The Presidential Office drew sharp criticism from the Democratic Progressive Party (DPP) after it removed the Chinese characters for “Taiwan” from its Web site, but left the word “Taiwan” in the English version.
DPP legislative whip William Lai (賴清德) said on Wednesday the office owed the public an explanation regarding whether President Ma Ying-jeou’s (馬英九) administration would follow up the removal of the characters with any similar moves.
He said he would like to know whether the administration would do the same to all government agencies whose name contains the name “Taiwan.”
Lai said Ma’s inaugural speech, titled “People rise up, Taiwan reborn,” gave people the impression that Ma would engage in localization.
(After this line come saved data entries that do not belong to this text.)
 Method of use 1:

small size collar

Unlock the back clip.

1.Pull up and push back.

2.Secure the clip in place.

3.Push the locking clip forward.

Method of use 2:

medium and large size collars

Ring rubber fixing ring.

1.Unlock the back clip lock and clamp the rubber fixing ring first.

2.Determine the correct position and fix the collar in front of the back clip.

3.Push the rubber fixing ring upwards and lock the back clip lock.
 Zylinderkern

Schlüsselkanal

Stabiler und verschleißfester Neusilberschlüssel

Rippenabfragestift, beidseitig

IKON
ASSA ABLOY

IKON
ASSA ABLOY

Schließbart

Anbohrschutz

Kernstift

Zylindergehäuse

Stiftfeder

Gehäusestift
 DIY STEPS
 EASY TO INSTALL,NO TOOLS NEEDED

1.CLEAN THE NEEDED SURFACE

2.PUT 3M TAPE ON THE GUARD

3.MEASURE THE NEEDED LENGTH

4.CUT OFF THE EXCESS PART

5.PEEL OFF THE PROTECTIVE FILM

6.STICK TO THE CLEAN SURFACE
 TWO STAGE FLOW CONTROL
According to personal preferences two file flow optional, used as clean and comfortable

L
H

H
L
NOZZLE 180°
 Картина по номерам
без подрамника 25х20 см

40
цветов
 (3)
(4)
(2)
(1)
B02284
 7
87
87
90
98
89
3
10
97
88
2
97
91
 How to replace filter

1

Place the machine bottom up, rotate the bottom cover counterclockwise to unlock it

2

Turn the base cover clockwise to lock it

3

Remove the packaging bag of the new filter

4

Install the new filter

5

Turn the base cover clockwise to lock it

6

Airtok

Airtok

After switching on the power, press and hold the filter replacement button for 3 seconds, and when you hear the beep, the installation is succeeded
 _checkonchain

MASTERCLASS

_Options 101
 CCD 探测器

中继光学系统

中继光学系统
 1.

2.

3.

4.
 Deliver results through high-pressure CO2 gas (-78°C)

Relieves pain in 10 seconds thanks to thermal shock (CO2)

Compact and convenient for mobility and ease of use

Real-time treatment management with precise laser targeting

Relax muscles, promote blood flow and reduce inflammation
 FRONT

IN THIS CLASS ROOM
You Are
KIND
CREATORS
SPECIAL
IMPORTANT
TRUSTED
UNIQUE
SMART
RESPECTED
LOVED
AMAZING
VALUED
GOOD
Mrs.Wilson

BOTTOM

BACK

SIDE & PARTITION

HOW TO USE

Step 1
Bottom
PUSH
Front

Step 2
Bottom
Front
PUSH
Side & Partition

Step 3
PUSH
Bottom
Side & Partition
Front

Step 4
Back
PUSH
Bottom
However, the Presidential Office removed “Taiwan” from its Chinese Web site before Ma had even finished his inaugural address, Lai said.
“How do they expect the people to rise up if there is no Taiwan?” he asked.
Lai said his caucus was even more worried that the English word “Taiwan” printed in parenthesis on the cover of the Republic of China passport would suffer the same fate.
Presidential Office Spokesman Wang Yu-chi (王郁琦) said the reason the Chinese characters had been removed while the English wording was kept was that the international community tended to be more confused about the nation’s title, while Taiwanese were not.
It was not the first time they have adopted the approach, he said, adding that the same style had been used for the commemorative stamps for Ma’s inauguration.
Ma’s office had suggested postponing the launch of the stamps because the original design was controversial, using only the name “Taiwan” rather than the official national title, the Republic of China.
They later agreed to accept a new design bearing the wording “Republic of China (Taiwan),” a solution proposed by the state-run Taiwan Post Co to resolve the dispute of how the nation’s name should appear.